Presiden Ingatkan Regulasi Tidak Boleh Hambat Inovasi

13/10/2018 13:58:38 Kategori: ,

INILAHONLINE.COM, BALI

Inovasi dan perkembangan teknologi yang sedemikian cepat, akan selalu menuntut perubahan yang cepat juga. Kecepatan inovasi dan kreativitas para pelaku usaha lebih cepat, dibandingkan dengan kecepatan birokrasi dalam membuat peraturan dan prosedur yang bisa memayungi praktik bisnis yang belum pernah ada.

Presiden RI Ir Joko Widodo (Jokowi) saat menjadi pembicara kunci pada Bali Fintech Agenda yang digelar di Manganpura Hall, Hotel The Westin Resort, Kabupaten Badung, Bali pada Rabu, 11 Oktober 2018 mengingatkan kembali, akan sebuah langkah visioner yang dilakukan Bill Clinton ketika menghadapi masalah serupa dalam kurun 90-an lalu.

''Hal yang memungkinkan terjadinya booming internet pertama ini adalah sebuah keputusan visioner dari pemerintahan Bill Clinton untuk menciptakan sebuah tatanan regulasi yang dikenal dengan dua prinsip light touch dan safe harbor,''ujar Presiden.

Menurutnya, regulasi itu pada intinya memungkinkan para inovator untuk terus berkembang tanpa khawatir menabrak aturan yang sebelumnya berlaku.

''Hasilnya, inovasi tumbuh pesat dan tidak hanya menghasilkan peningkatan kesejahteraan dan keuntungan ekonomi, tapi juga menempatkan fondasi bagi internet modern saat ini,''paparnya.

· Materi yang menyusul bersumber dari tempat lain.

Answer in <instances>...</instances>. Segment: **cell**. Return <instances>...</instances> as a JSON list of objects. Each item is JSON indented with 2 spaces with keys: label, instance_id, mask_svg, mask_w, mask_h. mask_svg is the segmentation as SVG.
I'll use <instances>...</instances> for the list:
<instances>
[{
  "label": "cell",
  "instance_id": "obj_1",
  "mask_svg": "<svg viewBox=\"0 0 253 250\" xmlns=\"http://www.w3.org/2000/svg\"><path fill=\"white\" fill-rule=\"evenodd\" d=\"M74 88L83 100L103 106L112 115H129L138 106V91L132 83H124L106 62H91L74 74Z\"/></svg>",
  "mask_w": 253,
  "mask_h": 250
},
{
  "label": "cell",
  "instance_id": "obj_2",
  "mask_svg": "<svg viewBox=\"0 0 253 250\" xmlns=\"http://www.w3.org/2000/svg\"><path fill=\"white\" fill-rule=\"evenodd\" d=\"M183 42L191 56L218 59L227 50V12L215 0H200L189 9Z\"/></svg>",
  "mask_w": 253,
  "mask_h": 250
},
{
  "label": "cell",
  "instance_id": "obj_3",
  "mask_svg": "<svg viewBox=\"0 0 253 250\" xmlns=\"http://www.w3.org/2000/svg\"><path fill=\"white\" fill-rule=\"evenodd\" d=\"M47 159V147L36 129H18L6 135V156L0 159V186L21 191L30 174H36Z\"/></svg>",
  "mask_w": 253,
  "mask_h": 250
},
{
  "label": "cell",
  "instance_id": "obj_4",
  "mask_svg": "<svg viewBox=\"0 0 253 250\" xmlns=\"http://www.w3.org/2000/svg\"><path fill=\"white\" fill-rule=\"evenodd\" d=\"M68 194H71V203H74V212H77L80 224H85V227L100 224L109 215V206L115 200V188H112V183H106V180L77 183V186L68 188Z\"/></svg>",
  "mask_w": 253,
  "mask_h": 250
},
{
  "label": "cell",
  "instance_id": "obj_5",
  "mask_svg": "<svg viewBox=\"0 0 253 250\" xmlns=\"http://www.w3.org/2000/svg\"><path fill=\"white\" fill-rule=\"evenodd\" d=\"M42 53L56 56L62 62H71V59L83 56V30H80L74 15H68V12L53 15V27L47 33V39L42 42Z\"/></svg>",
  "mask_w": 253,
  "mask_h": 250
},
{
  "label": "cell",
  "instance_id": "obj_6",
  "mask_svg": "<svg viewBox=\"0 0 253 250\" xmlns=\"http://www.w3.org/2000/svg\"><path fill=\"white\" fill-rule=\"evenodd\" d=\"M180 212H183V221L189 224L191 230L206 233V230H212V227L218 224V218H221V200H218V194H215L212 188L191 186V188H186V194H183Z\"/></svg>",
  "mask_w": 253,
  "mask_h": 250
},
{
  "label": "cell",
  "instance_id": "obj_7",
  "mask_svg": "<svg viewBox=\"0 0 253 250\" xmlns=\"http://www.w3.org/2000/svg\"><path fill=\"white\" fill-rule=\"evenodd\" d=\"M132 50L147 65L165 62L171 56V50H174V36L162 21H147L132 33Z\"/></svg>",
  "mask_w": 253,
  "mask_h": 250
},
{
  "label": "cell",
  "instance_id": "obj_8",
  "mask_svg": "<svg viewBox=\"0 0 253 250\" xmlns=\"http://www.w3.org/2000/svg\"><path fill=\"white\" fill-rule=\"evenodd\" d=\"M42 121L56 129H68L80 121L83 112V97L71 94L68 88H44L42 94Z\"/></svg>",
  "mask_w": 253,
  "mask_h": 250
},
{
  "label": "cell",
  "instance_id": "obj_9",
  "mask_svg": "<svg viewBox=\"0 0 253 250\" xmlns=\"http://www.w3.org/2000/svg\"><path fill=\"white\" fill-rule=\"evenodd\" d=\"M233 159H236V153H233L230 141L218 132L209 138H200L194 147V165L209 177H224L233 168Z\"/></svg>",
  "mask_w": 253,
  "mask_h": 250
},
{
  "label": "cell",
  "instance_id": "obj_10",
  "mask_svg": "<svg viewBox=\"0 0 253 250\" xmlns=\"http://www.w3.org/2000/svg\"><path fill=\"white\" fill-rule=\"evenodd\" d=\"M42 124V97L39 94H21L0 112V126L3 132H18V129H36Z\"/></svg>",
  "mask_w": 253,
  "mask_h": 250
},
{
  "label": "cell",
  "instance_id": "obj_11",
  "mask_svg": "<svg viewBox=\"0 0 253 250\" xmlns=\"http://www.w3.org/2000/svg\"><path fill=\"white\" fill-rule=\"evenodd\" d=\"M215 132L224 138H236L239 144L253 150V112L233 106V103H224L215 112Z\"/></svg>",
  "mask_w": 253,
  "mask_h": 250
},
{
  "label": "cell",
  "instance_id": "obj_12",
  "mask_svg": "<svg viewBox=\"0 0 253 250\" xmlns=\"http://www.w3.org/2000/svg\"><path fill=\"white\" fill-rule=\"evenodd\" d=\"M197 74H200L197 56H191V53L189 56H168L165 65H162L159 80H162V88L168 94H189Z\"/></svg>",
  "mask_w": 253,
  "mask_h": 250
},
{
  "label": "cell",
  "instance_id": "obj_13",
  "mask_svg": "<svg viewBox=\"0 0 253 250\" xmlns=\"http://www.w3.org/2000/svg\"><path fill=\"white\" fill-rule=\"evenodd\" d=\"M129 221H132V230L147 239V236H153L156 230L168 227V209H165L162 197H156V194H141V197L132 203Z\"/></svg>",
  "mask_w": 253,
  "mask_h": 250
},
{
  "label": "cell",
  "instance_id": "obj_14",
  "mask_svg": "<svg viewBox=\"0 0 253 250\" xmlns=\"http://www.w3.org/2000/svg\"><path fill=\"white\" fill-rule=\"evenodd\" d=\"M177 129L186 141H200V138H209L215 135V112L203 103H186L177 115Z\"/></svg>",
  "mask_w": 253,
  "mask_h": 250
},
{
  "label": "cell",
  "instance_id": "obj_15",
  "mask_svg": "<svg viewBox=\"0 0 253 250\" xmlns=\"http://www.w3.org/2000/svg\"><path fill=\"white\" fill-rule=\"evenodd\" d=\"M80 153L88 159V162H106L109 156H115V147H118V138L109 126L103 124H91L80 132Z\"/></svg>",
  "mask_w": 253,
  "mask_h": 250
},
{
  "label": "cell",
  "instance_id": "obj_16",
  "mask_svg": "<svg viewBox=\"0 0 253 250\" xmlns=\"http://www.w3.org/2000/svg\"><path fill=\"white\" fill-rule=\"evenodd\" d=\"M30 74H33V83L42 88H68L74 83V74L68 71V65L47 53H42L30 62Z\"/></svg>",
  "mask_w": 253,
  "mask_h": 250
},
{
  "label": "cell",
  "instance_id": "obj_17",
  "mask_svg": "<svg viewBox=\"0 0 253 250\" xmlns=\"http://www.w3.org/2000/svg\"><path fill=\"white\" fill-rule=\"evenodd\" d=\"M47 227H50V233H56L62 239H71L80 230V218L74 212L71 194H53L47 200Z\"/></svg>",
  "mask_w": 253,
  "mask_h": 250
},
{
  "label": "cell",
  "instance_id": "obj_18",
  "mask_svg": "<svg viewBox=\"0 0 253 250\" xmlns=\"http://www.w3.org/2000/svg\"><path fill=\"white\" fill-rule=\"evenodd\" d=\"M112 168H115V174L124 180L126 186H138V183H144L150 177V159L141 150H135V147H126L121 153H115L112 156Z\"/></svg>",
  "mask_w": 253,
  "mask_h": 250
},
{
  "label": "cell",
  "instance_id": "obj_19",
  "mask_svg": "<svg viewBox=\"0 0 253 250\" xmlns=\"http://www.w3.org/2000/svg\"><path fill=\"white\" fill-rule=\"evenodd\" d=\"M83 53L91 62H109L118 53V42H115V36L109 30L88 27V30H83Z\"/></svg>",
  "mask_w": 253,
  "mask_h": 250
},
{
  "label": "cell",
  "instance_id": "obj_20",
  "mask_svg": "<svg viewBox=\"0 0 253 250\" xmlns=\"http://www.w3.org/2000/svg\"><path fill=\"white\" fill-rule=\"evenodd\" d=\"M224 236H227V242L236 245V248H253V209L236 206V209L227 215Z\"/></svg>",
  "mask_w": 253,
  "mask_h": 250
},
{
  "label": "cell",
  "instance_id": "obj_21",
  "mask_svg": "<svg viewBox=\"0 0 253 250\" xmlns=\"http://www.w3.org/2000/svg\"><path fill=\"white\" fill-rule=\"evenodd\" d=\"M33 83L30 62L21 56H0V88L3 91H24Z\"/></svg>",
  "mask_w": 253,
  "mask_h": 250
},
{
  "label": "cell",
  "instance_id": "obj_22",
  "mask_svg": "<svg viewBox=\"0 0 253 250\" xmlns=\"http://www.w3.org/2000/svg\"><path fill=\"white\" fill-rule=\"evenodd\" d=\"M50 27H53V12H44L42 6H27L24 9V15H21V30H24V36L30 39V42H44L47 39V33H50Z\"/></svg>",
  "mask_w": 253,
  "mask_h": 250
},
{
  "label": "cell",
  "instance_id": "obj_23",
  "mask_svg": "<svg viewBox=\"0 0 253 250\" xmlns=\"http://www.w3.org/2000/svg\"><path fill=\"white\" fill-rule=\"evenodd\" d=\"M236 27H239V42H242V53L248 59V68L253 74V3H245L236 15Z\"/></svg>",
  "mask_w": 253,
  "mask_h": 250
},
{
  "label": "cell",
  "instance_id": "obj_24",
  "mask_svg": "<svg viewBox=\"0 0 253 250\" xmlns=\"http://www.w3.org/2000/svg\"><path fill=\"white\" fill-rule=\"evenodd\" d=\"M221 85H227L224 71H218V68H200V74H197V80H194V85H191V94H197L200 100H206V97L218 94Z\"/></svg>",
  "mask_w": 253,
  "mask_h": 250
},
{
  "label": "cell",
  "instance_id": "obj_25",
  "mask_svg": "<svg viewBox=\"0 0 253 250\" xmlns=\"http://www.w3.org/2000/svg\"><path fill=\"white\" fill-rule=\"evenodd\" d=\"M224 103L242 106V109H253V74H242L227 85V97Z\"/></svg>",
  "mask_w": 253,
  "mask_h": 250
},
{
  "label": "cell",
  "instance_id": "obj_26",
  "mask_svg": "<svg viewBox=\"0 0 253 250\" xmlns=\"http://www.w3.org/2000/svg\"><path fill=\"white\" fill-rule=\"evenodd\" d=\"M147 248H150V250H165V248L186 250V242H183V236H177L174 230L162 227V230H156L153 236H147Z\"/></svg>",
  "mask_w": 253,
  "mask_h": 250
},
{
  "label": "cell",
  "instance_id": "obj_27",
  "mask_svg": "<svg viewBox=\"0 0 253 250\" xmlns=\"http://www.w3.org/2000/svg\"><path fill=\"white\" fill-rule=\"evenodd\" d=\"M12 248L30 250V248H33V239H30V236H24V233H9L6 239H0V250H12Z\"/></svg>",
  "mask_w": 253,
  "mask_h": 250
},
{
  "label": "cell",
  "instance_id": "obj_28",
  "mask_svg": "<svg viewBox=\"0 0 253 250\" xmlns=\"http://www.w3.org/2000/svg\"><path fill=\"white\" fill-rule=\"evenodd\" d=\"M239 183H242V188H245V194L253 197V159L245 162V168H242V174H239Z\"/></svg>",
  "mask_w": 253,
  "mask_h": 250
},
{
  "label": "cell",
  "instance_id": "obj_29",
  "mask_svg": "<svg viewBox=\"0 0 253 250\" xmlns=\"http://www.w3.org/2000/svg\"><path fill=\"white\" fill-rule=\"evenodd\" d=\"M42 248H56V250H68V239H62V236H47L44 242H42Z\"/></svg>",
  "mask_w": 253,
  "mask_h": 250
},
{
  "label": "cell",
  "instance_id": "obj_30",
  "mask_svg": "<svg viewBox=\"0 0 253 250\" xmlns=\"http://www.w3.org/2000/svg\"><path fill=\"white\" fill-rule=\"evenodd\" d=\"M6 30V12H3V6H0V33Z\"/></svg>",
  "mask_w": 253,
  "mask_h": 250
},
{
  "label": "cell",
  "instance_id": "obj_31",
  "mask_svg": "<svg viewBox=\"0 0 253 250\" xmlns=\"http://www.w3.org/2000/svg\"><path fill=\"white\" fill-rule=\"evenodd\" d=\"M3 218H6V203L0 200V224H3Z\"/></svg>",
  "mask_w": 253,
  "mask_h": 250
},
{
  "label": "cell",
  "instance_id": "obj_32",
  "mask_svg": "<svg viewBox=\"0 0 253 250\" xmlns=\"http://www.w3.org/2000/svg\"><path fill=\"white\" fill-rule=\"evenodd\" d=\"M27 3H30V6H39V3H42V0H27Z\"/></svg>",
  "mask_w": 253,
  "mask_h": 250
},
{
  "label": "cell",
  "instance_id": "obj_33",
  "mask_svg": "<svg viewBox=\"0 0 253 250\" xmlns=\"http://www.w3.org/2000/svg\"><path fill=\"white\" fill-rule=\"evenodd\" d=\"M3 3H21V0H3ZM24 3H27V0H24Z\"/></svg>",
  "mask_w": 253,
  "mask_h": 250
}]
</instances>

Meski peristiwa itu telah berlangsung hampir 25 tahun lampau, lanjutnya, perkembangan teknologi dan inovasi saat ini menghadapkan banyak pemerintahan di berbagai negara kembali menghadapi masalah serupa.

''Teknologi telah semakin berkembang dan menjangkau jauh ke dalam fondasi-fondasi ekonomi, yang menggerakkan kehidupan saat ini. Metode pembayaran modern seperti Paypal, AliPay, Apple Pay, atau Go-Pay yang tumbuh pesat di negara Indonesia, menjadi salah satu bukti perkembangan itu,''ujarnya.

Ia menambahkan, Layaknya booming internet hampir 25 tahun lalu, tidak boleh direspon terburu-buru untuk meregulasi inovasi-inovasi baru itu, melainkan memberi ruang bagi inovasi dan eksperimen tersebut untuk tumbuh terlebih dahulu.

''Jadi inovasi lahir dari eksperimen dan kebanyakan dari eksperimen berakhir dengan kegagalan. Menghukum kegagalan berarti mengerdilkan eksperimen dan tanpanya tidak akan pernah ada inovasi.''

Dengan demikian, menurutnya, akan bertentangan bila berbicara tentang perlunya inovasi, namun menghukum kegagalan secara berlebihan (dengan regulasi yang mengekang). Oleh karena itu, regulasi pemerintah yang mengekang atau membatasi gerak kreatif para pelaku usaha, hanya akan mendorong mereka semakin menjauh bahkan melebihi ruang lingkup yang diatur.

''Yang jelas akan mendorong kegiatan ekonomi semakin menjauh dari ruang siber yang tidak hanya sulit mengaturnya, tapi juga menjadikan semakin tidak tahu apa yang terjadi hingga akhirnya terasa lambat,''paparnya.

Jokowi mengatakan pihaknya masih memiliki pekerjaan besar soal keterbukaan regulasi, terhadap inovasi itu dalam birokasi di Indonesia. Sangat dipahami apa yang dilakukan Bill Clinton di masa lalu adalah sebuah kebijakan yang tetap relevan dan realistis, untuk mendukung tumbuh suburnya inovasi di masa kini.

''Saya harap kita semua saling membantu, untuk mendorong keterbukaan terhadap standar global dan platform global,''ujarnya.